--- Begin Selection ---

[PATCH i-g-t 05/23] lib/rendercopy: Always setup clear color for TGL

Ville Syrjälä ville.syrjala at linux.intel.com
Thu Sep 12 11:34:21 UTC 2024


On Sat, Sep 07, 2024 at 11:26:52AM +0300, Juha-Pekka Heikkila wrote:
> On 6.9.2024 16.45, Ville Syrjälä wrote:
> > On Fri, Sep 06, 2024 at 04:09:19PM +0300, Juha-Pekka Heikkila wrote:
> >> On 2.9.2024 17.37, Ville Syrjala wrote:
> >>> From: Ville Syrjälä <ville.syrjala at linux.intel.com>
> >>>
> >>> TGL apparently automagically converts regular output to fast
> >>> clears when the output matches the configured clear color.
> >>> And if we don't enable the clear color packet at all then we
> >>> just get some rainbow gibberish on all black parts of the
> >>> output.
> >>>
> >>> To avoid always set up the clear color packet when using
> >>> using a non-clear color modifier. We'll just stick a bunch
> >>> of NaNs into the clear value so it'll never match any
> >>> legitimate output, and thus automagic fast clear should not
> >>> happen.
> >>>
> >>> TODO: Hide this better inside rendercopy_gen9.c without
> >>>         requring extra allocation in the FB BO
> >>> TODO: Figure out if other platforms need this sort stuff
> >>>
> >>> Signed-off-by: Ville Syrjälä <ville.syrjala at linux.intel.com>
> >>> ---
> >>>    lib/igt_fb.c          | 24 ++++++++++++++++++++++++
> >>>    lib/intel_bufops.h    |  1 +
> >>>    lib/rendercopy_gen9.c | 14 +++++++++++---
> >>>    3 files changed, 36 insertions(+), 3 deletions(-)
> >>>
> >>> diff --git a/lib/igt_fb.c b/lib/igt_fb.c
> >>> index 21c56a454c5a..0eb3897d0f8b 100644
> >>> --- a/lib/igt_fb.c
> >>> +++ b/lib/igt_fb.c
> >>> @@ -965,6 +965,16 @@ void igt_calc_fb_size(struct igt_fb *fb)
> >>>    		size += calc_plane_size(fb, plane);
> >>>    	}
> >>>    
> >>> +	/*
> >>> +	 * We always need a clear color on TGL, make some extra
> >>> +	 * room for one it if it's not explicit in the modifier.
> >>> +	 *
> >>> +	 * TODO: probably better to allocate this as part of the
> >>> +	 * batch instead so the fb size doesn't need to change...

--- End Selection ---
--- Begin Dataset extract ---

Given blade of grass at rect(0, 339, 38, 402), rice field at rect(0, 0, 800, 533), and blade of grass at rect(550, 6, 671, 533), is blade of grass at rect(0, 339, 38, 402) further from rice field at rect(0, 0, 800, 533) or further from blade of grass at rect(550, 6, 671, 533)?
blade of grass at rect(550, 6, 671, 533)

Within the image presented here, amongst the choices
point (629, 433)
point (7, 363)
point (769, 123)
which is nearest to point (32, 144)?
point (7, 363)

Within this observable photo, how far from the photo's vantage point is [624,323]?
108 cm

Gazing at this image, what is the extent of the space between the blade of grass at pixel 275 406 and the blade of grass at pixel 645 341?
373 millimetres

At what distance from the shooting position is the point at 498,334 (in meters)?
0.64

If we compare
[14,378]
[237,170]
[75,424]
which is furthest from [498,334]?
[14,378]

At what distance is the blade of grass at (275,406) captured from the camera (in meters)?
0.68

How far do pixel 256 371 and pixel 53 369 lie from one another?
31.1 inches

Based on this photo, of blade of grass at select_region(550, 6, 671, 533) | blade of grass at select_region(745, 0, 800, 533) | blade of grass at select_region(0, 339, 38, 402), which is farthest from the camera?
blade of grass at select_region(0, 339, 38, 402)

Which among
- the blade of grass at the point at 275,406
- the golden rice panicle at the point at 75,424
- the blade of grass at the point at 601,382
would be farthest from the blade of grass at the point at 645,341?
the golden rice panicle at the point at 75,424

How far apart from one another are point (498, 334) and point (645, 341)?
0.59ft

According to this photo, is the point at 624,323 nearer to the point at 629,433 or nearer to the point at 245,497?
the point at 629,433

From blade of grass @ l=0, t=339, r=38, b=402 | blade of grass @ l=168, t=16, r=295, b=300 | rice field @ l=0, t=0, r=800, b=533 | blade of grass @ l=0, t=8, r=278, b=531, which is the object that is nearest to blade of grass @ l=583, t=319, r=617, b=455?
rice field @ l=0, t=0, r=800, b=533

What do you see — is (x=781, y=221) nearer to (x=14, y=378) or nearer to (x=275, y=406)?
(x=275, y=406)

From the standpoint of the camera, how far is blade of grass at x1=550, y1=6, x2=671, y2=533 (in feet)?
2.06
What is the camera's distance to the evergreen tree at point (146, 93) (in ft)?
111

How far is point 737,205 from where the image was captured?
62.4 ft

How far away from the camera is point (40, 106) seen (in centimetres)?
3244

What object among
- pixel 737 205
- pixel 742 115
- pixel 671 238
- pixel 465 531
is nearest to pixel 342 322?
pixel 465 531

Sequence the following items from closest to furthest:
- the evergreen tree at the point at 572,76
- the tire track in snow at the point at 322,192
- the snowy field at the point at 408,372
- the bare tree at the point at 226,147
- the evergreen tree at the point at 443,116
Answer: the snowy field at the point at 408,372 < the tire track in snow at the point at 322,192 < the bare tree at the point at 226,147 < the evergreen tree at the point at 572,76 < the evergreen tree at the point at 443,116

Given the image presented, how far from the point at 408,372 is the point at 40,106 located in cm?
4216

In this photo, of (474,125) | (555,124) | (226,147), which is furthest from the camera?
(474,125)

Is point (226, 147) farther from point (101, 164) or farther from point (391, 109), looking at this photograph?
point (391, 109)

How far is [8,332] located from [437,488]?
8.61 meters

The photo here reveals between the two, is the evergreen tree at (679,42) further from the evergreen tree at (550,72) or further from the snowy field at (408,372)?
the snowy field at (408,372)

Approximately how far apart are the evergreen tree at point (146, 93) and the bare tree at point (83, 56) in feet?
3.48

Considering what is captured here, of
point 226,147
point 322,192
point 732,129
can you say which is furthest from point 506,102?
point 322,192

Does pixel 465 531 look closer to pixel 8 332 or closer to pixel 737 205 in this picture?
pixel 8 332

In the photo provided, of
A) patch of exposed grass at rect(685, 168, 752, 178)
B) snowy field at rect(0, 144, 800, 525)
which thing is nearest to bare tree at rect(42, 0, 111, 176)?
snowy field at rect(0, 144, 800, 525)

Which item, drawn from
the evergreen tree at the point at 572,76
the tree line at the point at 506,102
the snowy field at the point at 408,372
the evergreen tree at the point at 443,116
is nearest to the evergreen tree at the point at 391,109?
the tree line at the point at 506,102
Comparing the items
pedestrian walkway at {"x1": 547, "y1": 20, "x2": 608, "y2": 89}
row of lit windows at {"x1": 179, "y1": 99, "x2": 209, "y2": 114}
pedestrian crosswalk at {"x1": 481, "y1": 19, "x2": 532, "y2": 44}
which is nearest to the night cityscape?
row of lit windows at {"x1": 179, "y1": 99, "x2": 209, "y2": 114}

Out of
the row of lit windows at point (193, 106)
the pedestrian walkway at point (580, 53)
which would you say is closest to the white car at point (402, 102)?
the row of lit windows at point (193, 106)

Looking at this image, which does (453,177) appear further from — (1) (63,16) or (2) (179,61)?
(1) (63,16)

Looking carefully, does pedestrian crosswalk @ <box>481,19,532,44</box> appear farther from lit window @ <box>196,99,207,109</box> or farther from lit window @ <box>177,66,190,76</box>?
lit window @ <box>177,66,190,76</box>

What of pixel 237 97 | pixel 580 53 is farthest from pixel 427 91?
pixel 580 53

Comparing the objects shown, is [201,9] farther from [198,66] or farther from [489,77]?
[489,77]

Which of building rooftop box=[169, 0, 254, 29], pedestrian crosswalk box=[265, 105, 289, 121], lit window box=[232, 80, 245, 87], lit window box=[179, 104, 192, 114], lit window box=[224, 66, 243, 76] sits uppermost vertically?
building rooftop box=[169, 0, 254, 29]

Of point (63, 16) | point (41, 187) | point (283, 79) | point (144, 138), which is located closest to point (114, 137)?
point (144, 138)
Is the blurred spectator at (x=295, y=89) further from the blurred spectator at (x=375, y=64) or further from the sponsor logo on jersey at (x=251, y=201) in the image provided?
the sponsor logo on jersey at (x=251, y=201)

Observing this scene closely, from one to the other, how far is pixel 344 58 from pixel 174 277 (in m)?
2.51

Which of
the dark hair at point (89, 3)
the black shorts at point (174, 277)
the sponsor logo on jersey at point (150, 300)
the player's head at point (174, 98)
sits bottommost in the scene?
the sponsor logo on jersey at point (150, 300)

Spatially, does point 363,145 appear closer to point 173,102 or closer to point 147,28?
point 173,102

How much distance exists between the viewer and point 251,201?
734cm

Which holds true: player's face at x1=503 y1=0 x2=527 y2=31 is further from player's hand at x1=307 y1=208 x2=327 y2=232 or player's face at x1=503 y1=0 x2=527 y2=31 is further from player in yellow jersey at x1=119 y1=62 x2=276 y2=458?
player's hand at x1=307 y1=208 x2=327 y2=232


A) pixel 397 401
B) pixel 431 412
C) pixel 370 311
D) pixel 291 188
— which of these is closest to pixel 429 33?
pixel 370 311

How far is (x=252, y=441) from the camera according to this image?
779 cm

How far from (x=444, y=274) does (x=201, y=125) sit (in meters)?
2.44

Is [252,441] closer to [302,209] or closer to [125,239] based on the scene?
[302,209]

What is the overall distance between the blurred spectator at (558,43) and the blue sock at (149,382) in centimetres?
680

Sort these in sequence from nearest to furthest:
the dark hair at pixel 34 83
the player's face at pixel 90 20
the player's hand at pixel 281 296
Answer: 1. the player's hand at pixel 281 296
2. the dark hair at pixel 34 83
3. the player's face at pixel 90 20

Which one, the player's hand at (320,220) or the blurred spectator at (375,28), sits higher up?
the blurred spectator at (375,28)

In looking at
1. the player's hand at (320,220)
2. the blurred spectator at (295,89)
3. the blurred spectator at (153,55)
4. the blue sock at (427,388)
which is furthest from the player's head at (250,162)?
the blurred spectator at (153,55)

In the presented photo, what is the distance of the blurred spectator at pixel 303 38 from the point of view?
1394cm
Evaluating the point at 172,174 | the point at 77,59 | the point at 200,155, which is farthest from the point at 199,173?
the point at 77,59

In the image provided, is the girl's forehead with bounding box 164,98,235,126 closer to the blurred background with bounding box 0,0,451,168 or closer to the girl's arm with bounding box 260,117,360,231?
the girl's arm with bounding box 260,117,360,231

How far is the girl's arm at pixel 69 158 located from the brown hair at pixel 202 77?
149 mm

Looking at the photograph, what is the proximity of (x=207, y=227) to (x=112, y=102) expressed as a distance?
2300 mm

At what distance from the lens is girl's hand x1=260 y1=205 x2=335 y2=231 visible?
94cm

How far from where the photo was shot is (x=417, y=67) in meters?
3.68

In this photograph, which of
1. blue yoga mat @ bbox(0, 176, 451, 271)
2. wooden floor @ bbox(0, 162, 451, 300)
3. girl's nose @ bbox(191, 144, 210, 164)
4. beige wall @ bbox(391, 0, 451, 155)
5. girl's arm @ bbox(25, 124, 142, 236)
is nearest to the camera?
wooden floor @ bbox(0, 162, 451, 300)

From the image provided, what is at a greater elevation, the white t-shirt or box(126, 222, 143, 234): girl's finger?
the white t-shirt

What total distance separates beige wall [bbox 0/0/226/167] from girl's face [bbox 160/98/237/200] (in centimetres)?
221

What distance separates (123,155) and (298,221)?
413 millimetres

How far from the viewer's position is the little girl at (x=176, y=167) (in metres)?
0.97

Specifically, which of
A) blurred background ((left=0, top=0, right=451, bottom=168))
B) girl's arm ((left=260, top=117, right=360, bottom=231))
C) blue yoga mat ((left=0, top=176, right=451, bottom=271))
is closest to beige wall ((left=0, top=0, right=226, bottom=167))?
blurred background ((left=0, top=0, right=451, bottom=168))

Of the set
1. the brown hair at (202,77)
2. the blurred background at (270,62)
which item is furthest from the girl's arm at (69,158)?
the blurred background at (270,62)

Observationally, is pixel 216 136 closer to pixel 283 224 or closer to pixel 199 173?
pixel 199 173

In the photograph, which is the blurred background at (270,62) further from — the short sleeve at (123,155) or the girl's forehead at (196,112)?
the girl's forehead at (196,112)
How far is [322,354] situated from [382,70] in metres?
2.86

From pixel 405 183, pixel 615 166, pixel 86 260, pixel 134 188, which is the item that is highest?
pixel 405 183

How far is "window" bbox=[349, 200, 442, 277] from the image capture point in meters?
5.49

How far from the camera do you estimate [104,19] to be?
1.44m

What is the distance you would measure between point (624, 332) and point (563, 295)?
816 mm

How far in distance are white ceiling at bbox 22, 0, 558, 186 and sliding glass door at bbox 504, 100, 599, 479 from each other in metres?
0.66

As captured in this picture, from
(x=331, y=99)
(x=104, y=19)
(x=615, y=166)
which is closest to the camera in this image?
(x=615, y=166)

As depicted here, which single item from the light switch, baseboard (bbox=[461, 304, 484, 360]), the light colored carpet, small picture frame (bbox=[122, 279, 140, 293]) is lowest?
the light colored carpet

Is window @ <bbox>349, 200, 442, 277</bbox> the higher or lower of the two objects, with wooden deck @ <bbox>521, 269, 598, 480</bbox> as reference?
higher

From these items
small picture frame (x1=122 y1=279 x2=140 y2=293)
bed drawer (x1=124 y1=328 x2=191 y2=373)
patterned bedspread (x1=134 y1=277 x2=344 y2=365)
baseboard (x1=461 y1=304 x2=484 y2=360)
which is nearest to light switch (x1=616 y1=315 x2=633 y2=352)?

--- End Dataset extract ---

Actions to take –
a) Echo the passage of the TGL clear color patch that starts with the words containing "Ville Syrjälä ville.syrjala" and ends with "configured clear color.".
b) In the TGL clear color patch, what is put into the clear value so that it never matches legitimate output?

Solutions below –
a)
Ville Syrjälä ville.syrjala at linux.intel.com
Thu Sep 12 11:34:21 UTC 2024


On Sat, Sep 07, 2024 at 11:26:52AM +0300, Juha-Pekka Heikkila wrote:
> On 6.9.2024 16.45, Ville Syrjälä wrote:
> > On Fri, Sep 06, 2024 at 04:09:19PM +0300, Juha-Pekka Heikkila wrote:
> >> On 2.9.2024 17.37, Ville Syrjala wrote:
> >>> From: Ville Syrjälä <ville.syrjala at linux.intel.com>
> >>>
> >>> TGL apparently automagically converts regular output to fast
> >>> clears when the output matches the configured clear color.

b) A bunch of NaNs.